In this talk, we will demonstrate how mean-field theory can contribute to analyzing a class of simultaneous-learning-and-decision-making problems under cooperation, with unknown rewards and dynamics. Moreover, we will show that the learning procedure can be further decentralized and scaled up if a network structure is specified. Our result lays the first theoretical foundation for the so-called "centralized training and decentralized execution" scheme, a widely used training scheme in the empirical works of cooperative MARL problems. This is based on joint work with Xin Guo (Berkeley), Haotian Gu (Berkeley) and Renyuan Xu (University of Southern California). 

Tuesday 9 November 2021 - Mike Lipkin (NYU)

Time Scales in Finance - Introducing event-driven finance to graduate students
In classical finance statistical noise is introduced to drive stock dynamics and quantify option pricing. This means the stock sits in a "heat bath". But much of actual trading concerns itself with events, such as take-overs, earnings announcements, etc.
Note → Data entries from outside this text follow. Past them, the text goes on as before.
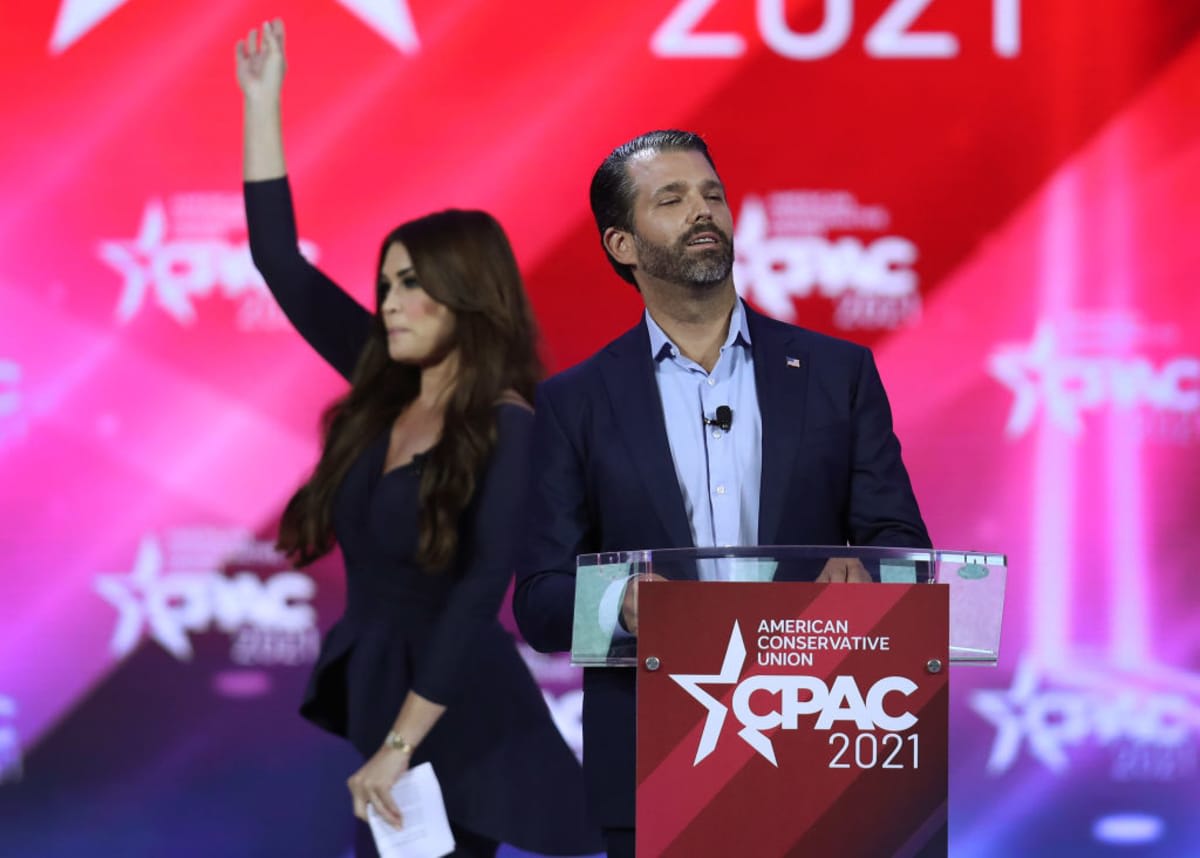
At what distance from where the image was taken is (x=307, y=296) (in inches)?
143

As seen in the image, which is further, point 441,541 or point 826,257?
point 826,257

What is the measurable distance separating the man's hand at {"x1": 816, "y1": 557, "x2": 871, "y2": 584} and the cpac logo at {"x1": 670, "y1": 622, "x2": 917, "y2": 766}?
11cm

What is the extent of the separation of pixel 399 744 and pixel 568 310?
5.69 ft

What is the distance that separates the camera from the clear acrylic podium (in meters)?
1.63

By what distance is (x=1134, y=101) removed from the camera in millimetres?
4340

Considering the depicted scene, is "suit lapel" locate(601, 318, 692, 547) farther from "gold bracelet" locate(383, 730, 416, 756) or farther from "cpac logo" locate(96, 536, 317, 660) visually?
"cpac logo" locate(96, 536, 317, 660)


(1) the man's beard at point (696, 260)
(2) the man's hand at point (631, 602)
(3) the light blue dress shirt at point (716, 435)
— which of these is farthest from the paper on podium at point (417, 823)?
(2) the man's hand at point (631, 602)

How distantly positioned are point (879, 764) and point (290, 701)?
3.01 meters

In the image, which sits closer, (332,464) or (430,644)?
(430,644)

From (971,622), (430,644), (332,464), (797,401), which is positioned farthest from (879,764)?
(332,464)

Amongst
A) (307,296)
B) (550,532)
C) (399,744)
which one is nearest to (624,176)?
(550,532)

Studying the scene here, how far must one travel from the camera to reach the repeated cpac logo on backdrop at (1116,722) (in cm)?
427

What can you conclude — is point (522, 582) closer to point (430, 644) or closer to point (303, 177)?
point (430, 644)

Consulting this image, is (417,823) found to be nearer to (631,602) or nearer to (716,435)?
(716,435)
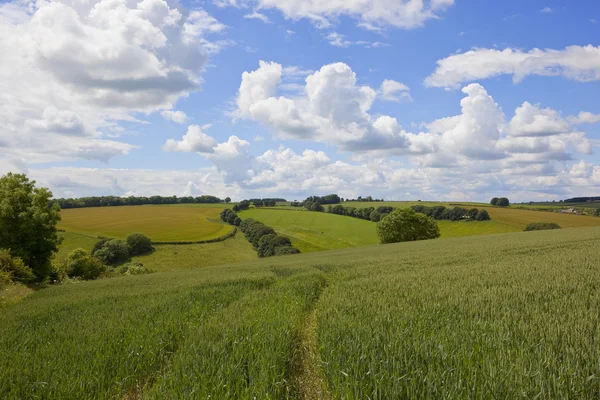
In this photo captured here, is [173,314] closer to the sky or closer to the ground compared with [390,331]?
closer to the ground

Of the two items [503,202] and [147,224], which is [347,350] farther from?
[503,202]

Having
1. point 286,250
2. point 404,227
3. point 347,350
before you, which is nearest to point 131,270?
point 286,250

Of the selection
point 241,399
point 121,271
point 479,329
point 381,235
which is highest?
point 479,329

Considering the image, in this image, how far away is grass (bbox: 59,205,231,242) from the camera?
82688 millimetres

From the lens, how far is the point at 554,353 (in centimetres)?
434

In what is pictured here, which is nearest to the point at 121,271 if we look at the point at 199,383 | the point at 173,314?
the point at 173,314

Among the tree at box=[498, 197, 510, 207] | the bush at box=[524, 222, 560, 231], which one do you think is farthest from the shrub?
the tree at box=[498, 197, 510, 207]

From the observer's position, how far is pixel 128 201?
144375 millimetres

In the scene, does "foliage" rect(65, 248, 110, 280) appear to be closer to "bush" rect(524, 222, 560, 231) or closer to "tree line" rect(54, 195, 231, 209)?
"tree line" rect(54, 195, 231, 209)

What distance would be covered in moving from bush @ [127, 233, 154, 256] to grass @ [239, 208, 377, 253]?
3549 cm

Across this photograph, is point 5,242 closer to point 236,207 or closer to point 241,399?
point 241,399

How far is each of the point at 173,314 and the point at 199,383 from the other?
5709 mm

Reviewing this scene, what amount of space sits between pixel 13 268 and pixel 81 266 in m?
24.8

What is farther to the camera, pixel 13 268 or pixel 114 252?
pixel 114 252
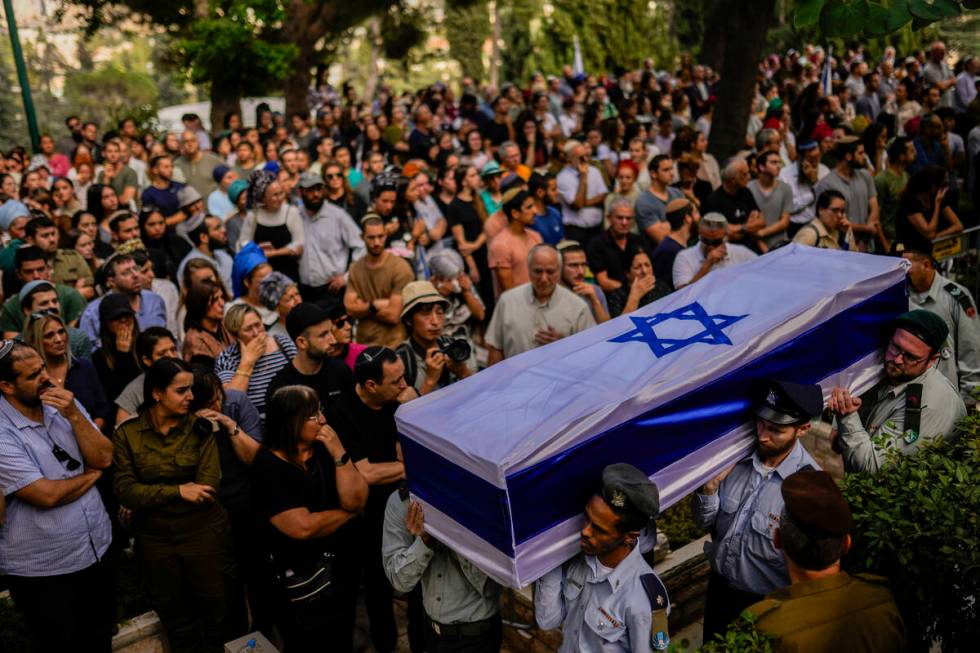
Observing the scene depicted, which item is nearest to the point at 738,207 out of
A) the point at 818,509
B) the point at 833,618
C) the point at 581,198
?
the point at 581,198

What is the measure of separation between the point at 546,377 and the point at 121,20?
57.4 ft

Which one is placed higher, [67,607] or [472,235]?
[472,235]

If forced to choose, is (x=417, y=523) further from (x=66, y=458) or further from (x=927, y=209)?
(x=927, y=209)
Such an event introduces a singularity into the pricing kernel. And mesoscopic quantities, such as volatility, become irrelevant or misleading. Here we look at a spectrum of events and see how they manifest themselves in time and pricing.
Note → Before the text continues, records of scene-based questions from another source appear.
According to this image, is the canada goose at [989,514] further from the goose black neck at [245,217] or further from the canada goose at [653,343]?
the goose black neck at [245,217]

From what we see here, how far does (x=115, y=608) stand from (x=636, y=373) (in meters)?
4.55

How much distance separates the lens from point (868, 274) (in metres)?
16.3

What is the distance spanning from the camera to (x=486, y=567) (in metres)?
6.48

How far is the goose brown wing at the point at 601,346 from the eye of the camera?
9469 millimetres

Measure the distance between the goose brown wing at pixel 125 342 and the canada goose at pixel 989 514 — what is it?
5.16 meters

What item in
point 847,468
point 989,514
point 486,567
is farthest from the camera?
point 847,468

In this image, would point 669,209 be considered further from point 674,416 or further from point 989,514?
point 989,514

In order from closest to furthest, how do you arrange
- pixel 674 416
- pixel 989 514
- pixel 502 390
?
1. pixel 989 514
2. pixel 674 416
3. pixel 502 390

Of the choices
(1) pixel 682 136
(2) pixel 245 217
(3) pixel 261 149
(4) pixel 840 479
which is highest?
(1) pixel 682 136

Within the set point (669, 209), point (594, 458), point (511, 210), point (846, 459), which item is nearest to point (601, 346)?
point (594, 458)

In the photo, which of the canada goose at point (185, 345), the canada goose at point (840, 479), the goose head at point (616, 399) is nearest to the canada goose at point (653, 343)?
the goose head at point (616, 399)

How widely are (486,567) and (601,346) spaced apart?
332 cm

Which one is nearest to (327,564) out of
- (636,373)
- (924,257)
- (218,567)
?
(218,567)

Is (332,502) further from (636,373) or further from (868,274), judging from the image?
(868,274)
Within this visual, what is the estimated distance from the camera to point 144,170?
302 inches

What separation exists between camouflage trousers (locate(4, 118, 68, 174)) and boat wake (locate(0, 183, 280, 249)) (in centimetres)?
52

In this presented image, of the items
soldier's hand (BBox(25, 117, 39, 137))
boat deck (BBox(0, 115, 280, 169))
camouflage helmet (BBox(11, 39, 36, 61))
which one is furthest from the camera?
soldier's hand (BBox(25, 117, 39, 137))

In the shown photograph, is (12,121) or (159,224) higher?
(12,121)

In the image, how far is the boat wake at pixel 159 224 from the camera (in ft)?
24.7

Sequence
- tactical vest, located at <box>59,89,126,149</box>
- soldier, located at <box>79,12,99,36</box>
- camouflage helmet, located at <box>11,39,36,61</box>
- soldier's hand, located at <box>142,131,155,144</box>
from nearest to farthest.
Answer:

Thursday 21 October - Philippe Casgrain (ETH Zürich)

Anytime-valid sequential testing for elicitable functionals via supermartingales
We consider the problem of testing statistical hypotheses and building confidence sequences for elicitable and identifiable functionals, a broad class of statistical quantities which are of particular interest in the field of quantitative risk management. Assuming a framework in which data is collected sequentially, where a user may choose to accept or reject a hypothesis at any point in time, we provide powerful distribution-free and anytime-valid testing methods which rely on controlled supermartingales. Leveraging tools from online convex optimization, we show that tests can be optimized to improve their statistical power, with asymptotic guarantees for rejecting false hypotheses. By "inverting the test", these methods are extended to the task of confidence sequence building. Lastly, we implement these techniques on a range of examples to demonstrate their effectiveness.

Thursday 7 October - Birgit Rudloff (Vienna University of Economics and Business)

Epic Math Battles: Nash vs. Pareto
Nash equilibria and Pareto optimization are two concepts when dealing with multiple criteria. It is well known that the two concepts do not coincide. However, in this work we show that it is possible to characterize the set of all Nash equilibria for any non-cooperative game as the Pareto optimal solutions of a certain vector optimization problem. To accomplish this task, we enlarge the objective function and formulate a non-convex ordering cone under which Nash equilibria are Pareto efficient. We demonstrate these results, first, for shared constraint games in which a joint constraint is applied to all players in a non-cooperative game. This result is then extended to generalized Nash games, where we deduce two vector optimization problems providing necessary and sufficient conditions, respectively, for generalized Nash equilibria. Finally, we show that all prior results hold for vector- valued games as well. Multiple numerical examples are given and demonstrate the computational advantages of finding the set of Nash equilibria via our proposed vector optimization formulation in these cases.